▶ **Supplied passage**:
COVID-19 vaccine card and masks

It’s been more than a year since the COVID-19 pandemic began. It has been filled with canceled travel and weddings replaced with drive-by birthdays, baby showers and to-go meals. This pandemic affected us all with employers switching to remote work and children participating in virtual learning. It seems everyone’s routines were interrupted.  

In late 2020, COVID-19 vaccines were rolled out and now, as more people are adding newly laminated COVID-19 vaccine cards to their wallets, they wonder if it is safe to resume everyday activities like grabbing brunch with friends. Recently, the CDC issued new guidance for those fully vaccinated, meaning two weeks past their final vaccination.

Tryon Medical Partners wants people who are fully vaccinated to follow these seven recommendations for safe socializing and remember the world is still trying to understand the true efficacy of these vaccines.

1. Continue to Take Precautions in Certain Settings

New CDC guidelines say that vaccinated individuals can resume activities they did prior to the pandemic without wearing a mask or staying six feet apart. “Vaccinated” refers to those who are two full weeks past their final COVID-19 vaccine dose if your vaccine is in a two-dose series like Moderna or Pfizer or two weeks past your one-dose vaccine, like Johnson & Johnson. 

Remember, there are some settings where taking precautions is still important. Masking is required in healthcare setting, like Tryon offices, and for public transit like on buses and planes. Workplaces and businesses will have their own policies to follow, as well. For many individuals, masking in any high-traffic or crowded areas may still feel safer and that’s ok.

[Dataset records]

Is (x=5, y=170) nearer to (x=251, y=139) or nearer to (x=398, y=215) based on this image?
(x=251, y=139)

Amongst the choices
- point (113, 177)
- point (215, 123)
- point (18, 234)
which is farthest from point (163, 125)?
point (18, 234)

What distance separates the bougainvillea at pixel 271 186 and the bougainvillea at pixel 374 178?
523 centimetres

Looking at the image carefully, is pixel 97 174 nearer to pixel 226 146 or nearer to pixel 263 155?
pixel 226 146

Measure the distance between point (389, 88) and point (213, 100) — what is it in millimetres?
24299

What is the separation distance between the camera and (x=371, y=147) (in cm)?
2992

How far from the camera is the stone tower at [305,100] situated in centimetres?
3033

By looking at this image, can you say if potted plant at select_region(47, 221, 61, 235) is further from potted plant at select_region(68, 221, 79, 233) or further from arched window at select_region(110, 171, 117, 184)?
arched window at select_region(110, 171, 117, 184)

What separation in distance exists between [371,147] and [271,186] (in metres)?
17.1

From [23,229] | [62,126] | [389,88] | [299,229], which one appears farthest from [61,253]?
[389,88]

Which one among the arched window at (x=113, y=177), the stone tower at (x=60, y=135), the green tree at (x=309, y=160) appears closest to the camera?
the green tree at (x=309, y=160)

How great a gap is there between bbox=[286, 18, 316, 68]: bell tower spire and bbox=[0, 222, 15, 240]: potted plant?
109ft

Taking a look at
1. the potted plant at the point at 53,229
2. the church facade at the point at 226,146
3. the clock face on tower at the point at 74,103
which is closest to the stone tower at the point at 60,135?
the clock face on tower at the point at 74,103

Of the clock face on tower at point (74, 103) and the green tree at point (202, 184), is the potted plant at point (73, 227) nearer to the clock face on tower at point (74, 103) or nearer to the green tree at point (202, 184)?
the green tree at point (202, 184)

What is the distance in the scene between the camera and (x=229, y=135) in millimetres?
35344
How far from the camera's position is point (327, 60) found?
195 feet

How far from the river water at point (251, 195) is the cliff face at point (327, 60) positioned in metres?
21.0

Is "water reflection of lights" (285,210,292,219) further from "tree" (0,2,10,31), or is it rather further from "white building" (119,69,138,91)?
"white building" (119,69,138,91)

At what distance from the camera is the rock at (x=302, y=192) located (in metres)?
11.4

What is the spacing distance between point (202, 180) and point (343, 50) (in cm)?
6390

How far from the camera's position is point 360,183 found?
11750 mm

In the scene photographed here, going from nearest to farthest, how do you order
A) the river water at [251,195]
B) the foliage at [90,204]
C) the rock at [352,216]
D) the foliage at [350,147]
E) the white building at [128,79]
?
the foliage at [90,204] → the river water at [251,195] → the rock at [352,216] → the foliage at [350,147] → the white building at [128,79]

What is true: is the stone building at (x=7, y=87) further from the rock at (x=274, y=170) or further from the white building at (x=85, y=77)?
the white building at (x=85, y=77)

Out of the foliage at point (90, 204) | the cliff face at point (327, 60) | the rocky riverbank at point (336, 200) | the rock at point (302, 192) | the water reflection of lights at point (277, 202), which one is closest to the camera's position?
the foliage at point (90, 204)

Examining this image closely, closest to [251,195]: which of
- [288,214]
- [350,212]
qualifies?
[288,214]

* * *

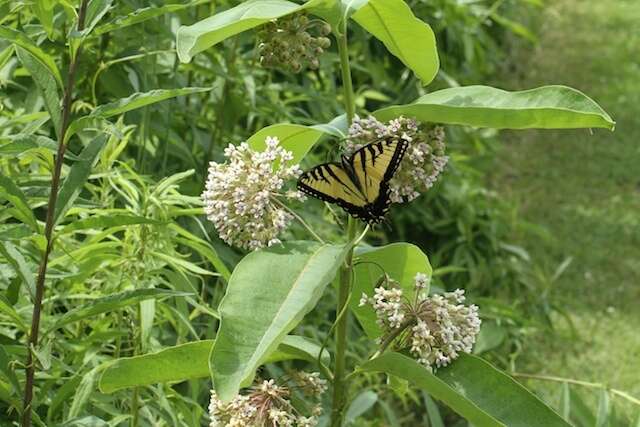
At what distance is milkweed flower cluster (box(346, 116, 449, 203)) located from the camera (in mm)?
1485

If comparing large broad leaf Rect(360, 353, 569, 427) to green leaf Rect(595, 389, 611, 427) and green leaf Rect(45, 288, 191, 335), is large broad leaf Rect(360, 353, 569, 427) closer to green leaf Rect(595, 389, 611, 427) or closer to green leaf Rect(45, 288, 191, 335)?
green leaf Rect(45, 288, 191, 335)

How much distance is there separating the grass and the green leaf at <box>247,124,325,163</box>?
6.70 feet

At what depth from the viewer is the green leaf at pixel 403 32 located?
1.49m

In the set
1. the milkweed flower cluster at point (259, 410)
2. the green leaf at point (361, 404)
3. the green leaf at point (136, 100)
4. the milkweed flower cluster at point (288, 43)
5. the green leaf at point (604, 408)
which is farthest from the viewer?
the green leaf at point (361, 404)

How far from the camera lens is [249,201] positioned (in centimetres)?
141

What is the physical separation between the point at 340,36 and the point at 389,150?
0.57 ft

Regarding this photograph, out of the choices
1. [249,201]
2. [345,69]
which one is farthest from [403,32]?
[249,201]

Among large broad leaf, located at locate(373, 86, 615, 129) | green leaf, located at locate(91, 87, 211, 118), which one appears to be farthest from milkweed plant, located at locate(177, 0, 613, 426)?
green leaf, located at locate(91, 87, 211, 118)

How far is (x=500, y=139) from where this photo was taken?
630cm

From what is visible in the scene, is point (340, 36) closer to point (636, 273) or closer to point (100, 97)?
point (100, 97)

▶ **Instructions to follow**: Transcribe the passage on post-vaccination guidance word for word, everything from "In late 2020, COVID-19" down to "their final vaccination.".

▶ **Solution for this task**:
In late 2020, COVID-19 vaccines were rolled out and now, as more people are adding newly laminated COVID-19 vaccine cards to their wallets, they wonder if it is safe to resume everyday activities like grabbing brunch with friends. Recently, the CDC issued new guidance for those fully vaccinated, meaning two weeks past their final vaccination.